Your Kitchen

Your child may enjoy helping you unpack the groceries and prepare the meals so that they can learn by doing. If they can hold a spoon and help you mix, and as they learn how to do other things, your child can start helping with food prepping and cooking.

Here are some ways to get your child involved:

  • Plan meals together.
  • Go shopping as a team.
  • Get your child in the kitchen to prep and cook with you.

All of these skills will be important for your child to master so that when they are older and living on their own, they will be able to manage their celiac disease.

Storing and preparing foods

There are many ways to organize your kitchen and household to assist you with a gluten-free diet. Do you want the entire kitchen to be gluten free? Or do you want one area for preparing and storing gluten-free foods and another area for items that are not gluten free?

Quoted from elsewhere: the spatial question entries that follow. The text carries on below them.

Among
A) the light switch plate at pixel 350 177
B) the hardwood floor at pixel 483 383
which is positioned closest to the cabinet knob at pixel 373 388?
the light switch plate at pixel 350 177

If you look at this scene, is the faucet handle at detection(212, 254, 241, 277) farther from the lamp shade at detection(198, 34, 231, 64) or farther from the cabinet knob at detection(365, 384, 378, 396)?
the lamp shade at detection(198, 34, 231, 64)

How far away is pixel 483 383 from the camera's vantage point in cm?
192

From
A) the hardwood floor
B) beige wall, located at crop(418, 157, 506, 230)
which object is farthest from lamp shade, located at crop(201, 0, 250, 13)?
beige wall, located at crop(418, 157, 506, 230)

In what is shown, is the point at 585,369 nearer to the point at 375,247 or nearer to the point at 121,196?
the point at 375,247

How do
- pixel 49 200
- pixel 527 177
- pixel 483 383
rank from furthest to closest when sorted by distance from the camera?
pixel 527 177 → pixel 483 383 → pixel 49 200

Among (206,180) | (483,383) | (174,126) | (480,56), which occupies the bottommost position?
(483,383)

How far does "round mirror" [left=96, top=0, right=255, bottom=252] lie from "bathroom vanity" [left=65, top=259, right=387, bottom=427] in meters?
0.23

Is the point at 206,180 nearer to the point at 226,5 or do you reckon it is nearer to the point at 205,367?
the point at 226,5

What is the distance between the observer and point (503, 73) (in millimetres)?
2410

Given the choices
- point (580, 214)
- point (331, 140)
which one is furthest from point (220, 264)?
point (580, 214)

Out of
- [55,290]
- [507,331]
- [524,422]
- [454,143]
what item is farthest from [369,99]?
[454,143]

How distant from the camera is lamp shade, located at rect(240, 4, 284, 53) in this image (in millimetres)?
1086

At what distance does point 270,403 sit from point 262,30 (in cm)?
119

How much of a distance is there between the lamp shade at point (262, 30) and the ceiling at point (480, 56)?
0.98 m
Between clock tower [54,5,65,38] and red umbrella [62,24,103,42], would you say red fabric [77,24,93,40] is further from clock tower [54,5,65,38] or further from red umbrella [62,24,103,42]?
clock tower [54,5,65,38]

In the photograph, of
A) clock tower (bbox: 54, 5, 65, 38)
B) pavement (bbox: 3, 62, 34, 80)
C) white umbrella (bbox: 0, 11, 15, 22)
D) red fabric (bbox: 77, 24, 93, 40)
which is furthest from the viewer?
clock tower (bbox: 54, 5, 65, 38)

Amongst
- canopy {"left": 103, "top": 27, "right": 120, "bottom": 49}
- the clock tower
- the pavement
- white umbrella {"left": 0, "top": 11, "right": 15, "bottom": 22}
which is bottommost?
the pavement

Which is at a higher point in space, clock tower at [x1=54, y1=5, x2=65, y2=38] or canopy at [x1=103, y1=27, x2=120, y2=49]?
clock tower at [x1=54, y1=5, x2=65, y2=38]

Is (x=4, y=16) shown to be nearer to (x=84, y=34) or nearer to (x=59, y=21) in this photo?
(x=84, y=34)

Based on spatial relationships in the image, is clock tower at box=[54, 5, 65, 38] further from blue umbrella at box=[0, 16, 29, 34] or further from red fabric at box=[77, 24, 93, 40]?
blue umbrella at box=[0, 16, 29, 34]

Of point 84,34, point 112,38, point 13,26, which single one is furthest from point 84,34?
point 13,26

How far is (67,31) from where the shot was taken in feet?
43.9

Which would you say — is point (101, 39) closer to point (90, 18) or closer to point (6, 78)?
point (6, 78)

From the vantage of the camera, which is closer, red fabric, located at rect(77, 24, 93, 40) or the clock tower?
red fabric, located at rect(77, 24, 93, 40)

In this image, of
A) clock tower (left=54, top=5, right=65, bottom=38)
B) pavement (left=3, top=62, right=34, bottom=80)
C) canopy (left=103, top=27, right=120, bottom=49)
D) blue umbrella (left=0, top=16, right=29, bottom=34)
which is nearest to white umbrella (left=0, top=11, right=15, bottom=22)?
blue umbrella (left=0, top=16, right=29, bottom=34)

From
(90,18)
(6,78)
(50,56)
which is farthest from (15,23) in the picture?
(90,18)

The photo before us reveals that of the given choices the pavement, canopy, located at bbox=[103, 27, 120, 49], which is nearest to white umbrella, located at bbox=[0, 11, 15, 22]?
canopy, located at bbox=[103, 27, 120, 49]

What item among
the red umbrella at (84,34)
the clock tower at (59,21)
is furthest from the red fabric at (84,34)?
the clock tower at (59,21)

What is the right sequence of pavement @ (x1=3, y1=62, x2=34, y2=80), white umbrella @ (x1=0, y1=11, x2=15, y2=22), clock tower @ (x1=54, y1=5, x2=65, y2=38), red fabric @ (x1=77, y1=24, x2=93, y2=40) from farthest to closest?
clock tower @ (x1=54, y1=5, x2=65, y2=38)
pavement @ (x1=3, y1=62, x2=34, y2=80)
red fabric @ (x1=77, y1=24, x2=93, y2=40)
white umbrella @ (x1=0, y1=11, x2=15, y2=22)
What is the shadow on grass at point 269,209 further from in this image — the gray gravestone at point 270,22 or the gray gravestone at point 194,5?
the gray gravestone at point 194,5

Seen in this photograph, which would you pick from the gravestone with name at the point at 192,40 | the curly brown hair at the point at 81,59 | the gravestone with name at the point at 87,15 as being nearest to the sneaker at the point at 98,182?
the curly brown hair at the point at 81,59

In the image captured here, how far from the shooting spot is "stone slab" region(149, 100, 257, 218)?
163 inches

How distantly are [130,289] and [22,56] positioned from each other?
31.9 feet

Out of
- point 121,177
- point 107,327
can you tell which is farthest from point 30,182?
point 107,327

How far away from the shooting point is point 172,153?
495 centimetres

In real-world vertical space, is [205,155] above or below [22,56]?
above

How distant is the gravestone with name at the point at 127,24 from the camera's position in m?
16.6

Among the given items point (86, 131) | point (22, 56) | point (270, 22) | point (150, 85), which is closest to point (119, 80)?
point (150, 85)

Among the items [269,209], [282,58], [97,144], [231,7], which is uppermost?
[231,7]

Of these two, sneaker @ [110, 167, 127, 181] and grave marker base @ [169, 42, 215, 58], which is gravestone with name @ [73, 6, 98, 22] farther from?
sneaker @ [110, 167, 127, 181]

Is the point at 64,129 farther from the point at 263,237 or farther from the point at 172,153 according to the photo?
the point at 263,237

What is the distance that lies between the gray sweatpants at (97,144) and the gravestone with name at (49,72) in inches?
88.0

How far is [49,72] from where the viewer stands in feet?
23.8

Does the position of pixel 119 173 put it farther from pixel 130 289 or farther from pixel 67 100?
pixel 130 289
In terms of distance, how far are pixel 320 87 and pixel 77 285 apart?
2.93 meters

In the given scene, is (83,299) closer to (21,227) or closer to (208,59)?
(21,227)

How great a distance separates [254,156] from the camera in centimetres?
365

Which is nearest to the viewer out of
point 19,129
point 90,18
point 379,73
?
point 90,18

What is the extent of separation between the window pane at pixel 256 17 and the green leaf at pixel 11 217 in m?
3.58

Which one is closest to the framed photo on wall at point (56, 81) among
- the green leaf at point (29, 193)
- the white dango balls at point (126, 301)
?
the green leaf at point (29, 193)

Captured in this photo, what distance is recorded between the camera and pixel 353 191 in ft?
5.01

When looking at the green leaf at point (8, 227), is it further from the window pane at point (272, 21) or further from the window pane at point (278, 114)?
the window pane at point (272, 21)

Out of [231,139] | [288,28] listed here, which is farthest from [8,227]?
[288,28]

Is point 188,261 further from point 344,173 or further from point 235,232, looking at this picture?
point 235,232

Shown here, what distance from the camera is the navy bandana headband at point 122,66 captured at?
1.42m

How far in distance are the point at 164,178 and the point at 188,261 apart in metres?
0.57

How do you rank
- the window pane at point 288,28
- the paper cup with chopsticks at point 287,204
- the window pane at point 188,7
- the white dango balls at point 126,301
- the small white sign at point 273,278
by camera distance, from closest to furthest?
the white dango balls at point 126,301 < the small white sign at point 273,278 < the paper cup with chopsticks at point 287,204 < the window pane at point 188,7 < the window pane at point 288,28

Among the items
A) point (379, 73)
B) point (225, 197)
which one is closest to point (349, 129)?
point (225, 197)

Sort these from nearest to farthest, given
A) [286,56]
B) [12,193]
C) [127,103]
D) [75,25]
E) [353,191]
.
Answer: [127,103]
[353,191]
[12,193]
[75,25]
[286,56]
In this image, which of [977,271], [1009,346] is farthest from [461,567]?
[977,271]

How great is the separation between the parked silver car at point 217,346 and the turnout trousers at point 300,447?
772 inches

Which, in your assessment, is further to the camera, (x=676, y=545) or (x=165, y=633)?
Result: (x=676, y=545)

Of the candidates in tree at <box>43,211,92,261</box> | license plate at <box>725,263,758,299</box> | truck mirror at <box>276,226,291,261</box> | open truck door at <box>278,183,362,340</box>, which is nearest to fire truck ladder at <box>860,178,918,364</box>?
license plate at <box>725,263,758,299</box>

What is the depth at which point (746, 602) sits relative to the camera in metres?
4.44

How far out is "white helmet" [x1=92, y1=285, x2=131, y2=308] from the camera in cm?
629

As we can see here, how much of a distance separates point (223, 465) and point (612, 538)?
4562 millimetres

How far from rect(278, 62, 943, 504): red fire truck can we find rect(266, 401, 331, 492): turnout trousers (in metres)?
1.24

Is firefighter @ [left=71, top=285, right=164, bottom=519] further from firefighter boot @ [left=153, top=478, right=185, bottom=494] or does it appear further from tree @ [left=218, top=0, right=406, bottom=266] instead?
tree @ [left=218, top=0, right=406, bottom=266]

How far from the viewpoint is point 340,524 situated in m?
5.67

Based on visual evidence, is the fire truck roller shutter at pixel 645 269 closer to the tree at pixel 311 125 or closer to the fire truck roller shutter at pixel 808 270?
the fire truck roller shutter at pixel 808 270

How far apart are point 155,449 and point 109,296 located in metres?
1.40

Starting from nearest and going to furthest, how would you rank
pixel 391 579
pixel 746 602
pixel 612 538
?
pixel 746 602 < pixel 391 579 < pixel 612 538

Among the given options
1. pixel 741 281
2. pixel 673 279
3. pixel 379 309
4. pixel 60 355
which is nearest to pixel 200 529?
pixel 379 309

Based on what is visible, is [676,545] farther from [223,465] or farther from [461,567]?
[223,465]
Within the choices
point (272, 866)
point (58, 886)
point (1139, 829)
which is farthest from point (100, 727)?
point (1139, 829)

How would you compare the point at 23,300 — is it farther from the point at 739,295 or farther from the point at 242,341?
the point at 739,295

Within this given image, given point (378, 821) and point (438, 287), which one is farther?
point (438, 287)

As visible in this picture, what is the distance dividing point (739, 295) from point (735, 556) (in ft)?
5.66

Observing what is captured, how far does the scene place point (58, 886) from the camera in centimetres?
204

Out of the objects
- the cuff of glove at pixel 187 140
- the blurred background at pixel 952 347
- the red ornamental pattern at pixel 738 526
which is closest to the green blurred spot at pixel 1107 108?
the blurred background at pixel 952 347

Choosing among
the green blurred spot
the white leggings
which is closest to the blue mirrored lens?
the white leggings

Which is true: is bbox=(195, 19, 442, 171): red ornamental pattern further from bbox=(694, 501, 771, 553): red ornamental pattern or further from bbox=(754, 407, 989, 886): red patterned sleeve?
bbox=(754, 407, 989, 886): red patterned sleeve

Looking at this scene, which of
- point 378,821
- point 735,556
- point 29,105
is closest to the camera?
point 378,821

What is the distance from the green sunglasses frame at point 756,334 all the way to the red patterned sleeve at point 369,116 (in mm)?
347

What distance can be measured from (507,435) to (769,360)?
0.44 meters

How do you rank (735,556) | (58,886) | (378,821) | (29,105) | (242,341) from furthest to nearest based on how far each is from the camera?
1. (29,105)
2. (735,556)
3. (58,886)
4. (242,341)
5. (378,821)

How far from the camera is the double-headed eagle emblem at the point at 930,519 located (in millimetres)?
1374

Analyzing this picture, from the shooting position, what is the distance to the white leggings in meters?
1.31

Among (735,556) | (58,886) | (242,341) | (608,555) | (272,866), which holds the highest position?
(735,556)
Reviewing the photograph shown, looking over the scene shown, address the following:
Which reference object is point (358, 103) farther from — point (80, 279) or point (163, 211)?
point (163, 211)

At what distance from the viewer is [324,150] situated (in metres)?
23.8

There is no perfect way to do this, but rather what works best for your child and family. When in doubt, ask your celiac disease care team for further guidance.

  • Designate separate cabinet and refrigerator shelves for gluten-free foods. Make sure your child can reach them.
  • Keep separate containers of gluten-free foods and condiments. Peanut butter, hummus, salsa, and other spreads and sauces are common sources of cross contact from “double dipping.” It is helpful to keep separate containers of these at home, or you can try using squeeze bottles.
  • Have separate appliances, utensils, and pans for strictly gluten-free food preparation. This includes toasters, colanders, nonstick pans, cast iron skillets, cutting boards, sponges, and anything else that could have grooves or surfaces that can trap gluten or can’t be fully cleaned.
  • You do not need to replace ovens, knives, or stainless-steel pots and pans.
  • Thoroughly clean shared tools before using. If you do use the same tools for cutting, mixing, serving, and cooking gluten-free and non-gluten-free foods, be sure to clean them before each use.
  • Consider using a color-coded label. This can easily indicate that a kitchen appliance or food is gluten free.

Encourage all eaters in the home to:

  • Wash hands before touching food.
  • Avoid drinking directly from beverage cartons.
  • Refrain from double-dipping.
  • Change any other practices that may introduce gluten to normally gluten-free foods.